Source records
=== Section Start ===
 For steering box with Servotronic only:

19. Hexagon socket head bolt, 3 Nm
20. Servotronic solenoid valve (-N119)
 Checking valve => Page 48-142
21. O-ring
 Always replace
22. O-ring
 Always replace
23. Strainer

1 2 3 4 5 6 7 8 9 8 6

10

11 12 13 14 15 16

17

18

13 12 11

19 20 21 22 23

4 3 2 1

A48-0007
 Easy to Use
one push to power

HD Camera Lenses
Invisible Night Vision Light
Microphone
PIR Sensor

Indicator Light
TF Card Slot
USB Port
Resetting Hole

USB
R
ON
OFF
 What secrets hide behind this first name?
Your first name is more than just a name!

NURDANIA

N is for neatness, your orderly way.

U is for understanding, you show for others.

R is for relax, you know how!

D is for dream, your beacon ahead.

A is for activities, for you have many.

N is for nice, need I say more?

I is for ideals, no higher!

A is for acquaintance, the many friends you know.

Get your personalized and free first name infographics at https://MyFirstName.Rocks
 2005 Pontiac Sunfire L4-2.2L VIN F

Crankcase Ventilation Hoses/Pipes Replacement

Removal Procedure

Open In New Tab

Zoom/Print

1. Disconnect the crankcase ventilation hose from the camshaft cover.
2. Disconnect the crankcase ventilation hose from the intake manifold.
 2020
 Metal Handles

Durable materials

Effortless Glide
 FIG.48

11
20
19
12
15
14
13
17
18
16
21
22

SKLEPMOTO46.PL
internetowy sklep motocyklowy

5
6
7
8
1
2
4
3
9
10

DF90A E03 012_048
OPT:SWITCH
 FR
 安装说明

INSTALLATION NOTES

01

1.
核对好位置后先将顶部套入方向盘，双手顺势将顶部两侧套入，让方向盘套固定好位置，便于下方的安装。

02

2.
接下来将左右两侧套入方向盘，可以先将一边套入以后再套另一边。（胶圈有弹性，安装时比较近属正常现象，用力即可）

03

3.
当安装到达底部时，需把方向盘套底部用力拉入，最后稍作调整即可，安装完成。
=== Section End ===
◆ Exercise directions: Reproduce all the records. Keep them exact, please.

◆ Result below:
 For steering box with Servotronic only:

19. Hexagon socket head bolt, 3 Nm
20. Servotronic solenoid valve (-N119)
 Checking valve => Page 48-142
21. O-ring
 Always replace
22. O-ring
 Always replace
23. Strainer

1 2 3 4 5 6 7 8 9 8 6

10

11 12 13 14 15 16

17

18

13 12 11

19 20 21 22 23

4 3 2 1

A48-0007
 Easy to Use
one push to power

HD Camera Lenses
Invisible Night Vision Light
Microphone
PIR Sensor

Indicator Light
TF Card Slot
USB Port
Resetting Hole

USB
R
ON
OFF
 What secrets hide behind this first name?
Your first name is more than just a name!

NURDANIA

N is for neatness, your orderly way.

U is for understanding, you show for others.

R is for relax, you know how!

D is for dream, your beacon ahead.

A is for activities, for you have many.

N is for nice, need I say more?

I is for ideals, no higher!

A is for acquaintance, the many friends you know.

Get your personalized and free first name infographics at https://MyFirstName.Rocks
 2005 Pontiac Sunfire L4-2.2L VIN F

Crankcase Ventilation Hoses/Pipes Replacement

Removal Procedure

Open In New Tab

Zoom/Print

1. Disconnect the crankcase ventilation hose from the camshaft cover.
2. Disconnect the crankcase ventilation hose from the intake manifold.
 2020
 Metal Handles

Durable materials

Effortless Glide
 FIG.48

11
20
19
12
15
14
13
17
18
16
21
22

SKLEPMOTO46.PL
internetowy sklep motocyklowy

5
6
7
8
1
2
4
3
9
10

DF90A E03 012_048
OPT:SWITCH
 FR
 安装说明

INSTALLATION NOTES

01

1.
核对好位置后先将顶部套入方向盘，双手顺势将顶部两侧套入，让方向盘套固定好位置，便于下方的安装。

02

2.
接下来将左右两侧套入方向盘，可以先将一边套入以后再套另一边。（胶圈有弹性，安装时比较近属正常现象，用力即可）

03

3.
当安装到达底部时，需把方向盘套底部用力拉入，最后稍作调整即可，安装完成。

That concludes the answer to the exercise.